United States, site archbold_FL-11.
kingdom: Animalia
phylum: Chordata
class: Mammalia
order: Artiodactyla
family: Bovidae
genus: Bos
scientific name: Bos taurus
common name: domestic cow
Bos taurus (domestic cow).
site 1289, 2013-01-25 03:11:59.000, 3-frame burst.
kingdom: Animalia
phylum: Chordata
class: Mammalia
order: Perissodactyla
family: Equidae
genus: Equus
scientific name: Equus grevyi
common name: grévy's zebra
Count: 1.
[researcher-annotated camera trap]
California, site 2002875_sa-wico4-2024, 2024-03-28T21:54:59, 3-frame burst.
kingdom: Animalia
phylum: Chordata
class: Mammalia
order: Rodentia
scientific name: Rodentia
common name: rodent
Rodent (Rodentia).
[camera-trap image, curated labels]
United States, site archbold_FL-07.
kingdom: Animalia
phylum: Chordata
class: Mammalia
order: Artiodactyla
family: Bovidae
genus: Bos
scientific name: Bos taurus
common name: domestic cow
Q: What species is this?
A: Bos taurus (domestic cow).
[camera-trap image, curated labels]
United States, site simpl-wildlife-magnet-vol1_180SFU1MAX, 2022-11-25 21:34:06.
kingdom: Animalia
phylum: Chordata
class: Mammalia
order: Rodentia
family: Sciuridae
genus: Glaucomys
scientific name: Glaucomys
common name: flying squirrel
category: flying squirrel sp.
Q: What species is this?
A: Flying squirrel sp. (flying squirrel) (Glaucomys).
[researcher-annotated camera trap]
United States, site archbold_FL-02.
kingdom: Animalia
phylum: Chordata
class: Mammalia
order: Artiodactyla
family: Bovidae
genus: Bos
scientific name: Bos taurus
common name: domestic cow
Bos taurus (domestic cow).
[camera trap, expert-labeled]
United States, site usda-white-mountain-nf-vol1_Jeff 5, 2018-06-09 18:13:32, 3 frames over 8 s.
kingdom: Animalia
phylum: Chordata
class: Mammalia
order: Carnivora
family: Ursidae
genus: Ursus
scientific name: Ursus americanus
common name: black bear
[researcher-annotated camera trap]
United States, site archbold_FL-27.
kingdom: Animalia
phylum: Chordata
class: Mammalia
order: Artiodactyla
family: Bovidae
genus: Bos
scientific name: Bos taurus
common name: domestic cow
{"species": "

--- --- ---

• [Description of the task]: Would you please write out the entries again exactly?

• [Response area]:
United States, site archbold_FL-11.
kingdom: Animalia
phylum: Chordata
class: Mammalia
order: Artiodactyla
family: Bovidae
genus: Bos
scientific name: Bos taurus
common name: domestic cow
Bos taurus (domestic cow).
site 1289, 2013-01-25 03:11:59.000, 3-frame burst.
kingdom: Animalia
phylum: Chordata
class: Mammalia
order: Perissodactyla
family: Equidae
genus: Equus
scientific name: Equus grevyi
common name: grévy's zebra
Count: 1.
[researcher-annotated camera trap]
California, site 2002875_sa-wico4-2024, 2024-03-28T21:54:59, 3-frame burst.
kingdom: Animalia
phylum: Chordata
class: Mammalia
order: Rodentia
scientific name: Rodentia
common name: rodent
Rodent (Rodentia).
[camera-trap image, curated labels]
United States, site archbold_FL-07.
kingdom: Animalia
phylum: Chordata
class: Mammalia
order: Artiodactyla
family: Bovidae
genus: Bos
scientific name: Bos taurus
common name: domestic cow
Q: What species is this?
A: Bos taurus (domestic cow).
[camera-trap image, curated labels]
United States, site simpl-wildlife-magnet-vol1_180SFU1MAX, 2022-11-25 21:34:06.
kingdom: Animalia
phylum: Chordata
class: Mammalia
order: Rodentia
family: Sciuridae
genus: Glaucomys
scientific name: Glaucomys
common name: flying squirrel
category: flying squirrel sp.
Q: What species is this?
A: Flying squirrel sp. (flying squirrel) (Glaucomys).
[researcher-annotated camera trap]
United States, site archbold_FL-02.
kingdom: Animalia
phylum: Chordata
class: Mammalia
order: Artiodactyla
family: Bovidae
genus: Bos
scientific name: Bos taurus
common name: domestic cow
Bos taurus (domestic cow).
[camera trap, expert-labeled]
United States, site usda-white-mountain-nf-vol1_Jeff 5, 2018-06-09 18:13:32, 3 frames over 8 s.
kingdom: Animalia
phylum: Chordata
class: Mammalia
order: Carnivora
family: Ursidae
genus: Ursus
scientific name: Ursus americanus
common name: black bear
[researcher-annotated camera trap]
United States, site archbold_FL-27.
kingdom: Animalia
phylum: Chordata
class: Mammalia
order: Artiodactyla
family: Bovidae
genus: Bos
scientific name: Bos taurus
common name: domestic cow
{"species": "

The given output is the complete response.